(EXERCISE MATERIALS begins)
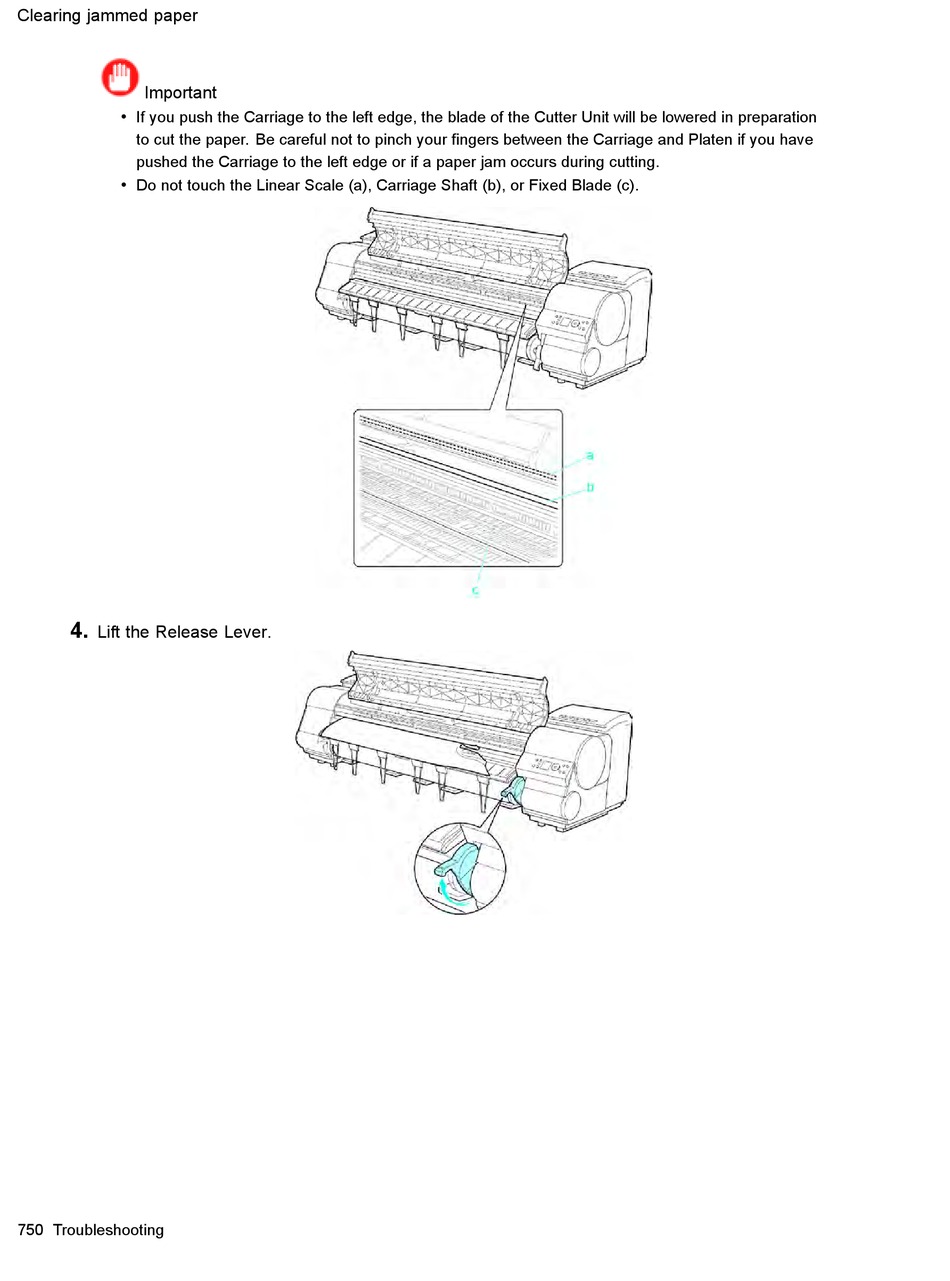 Clearing jammed paper

Important

• If you push the Carriage to the left edge, the blade of the Cutter Unit will be lowered in preparation to cut the paper. Be careful not to pinch your fingers between the Carriage and Platen if you have pushed the Carriage to the left edge or if a paper jam occurs during cutting.
• Do not touch the Linear Scale (a), Carriage Shaft (b), or Fixed Blade (c).

a
b
c

4. Lift the Release Lever.

750 Troubleshooting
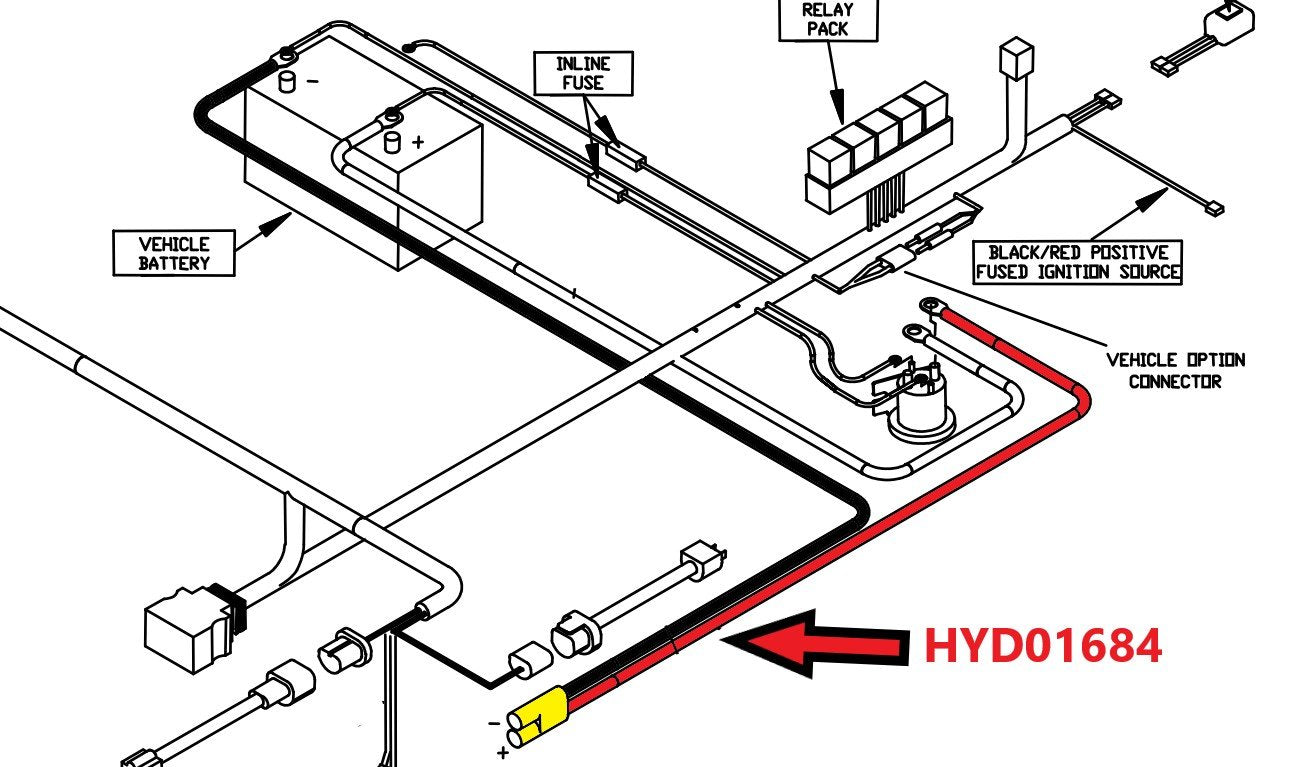 RELAY PACK

INLINE FUSE

-

+

VEHICLE BATTERY

BLACK/RED POSITIVE FUSED IGNITION SOURCE

VEHICLE OPTION CONNECTOR

HYD01684

-
+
(EXERCISE MATERIALS ends)
**DIRECTIONS**.
None of the pictures should be copied, but every record above must be returned exactly.

**PROBLEM SOLUTION**.
 Clearing jammed paper

Important

• If you push the Carriage to the left edge, the blade of the Cutter Unit will be lowered in preparation to cut the paper. Be careful not to pinch your fingers between the Carriage and Platen if you have pushed the Carriage to the left edge or if a paper jam occurs during cutting.
• Do not touch the Linear Scale (a), Carriage Shaft (b), or Fixed Blade (c).

a
b
c

4. Lift the Release Lever.

750 Troubleshooting
 RELAY PACK

INLINE FUSE

-

+

VEHICLE BATTERY

BLACK/RED POSITIVE FUSED IGNITION SOURCE

VEHICLE OPTION CONNECTOR

HYD01684

-
+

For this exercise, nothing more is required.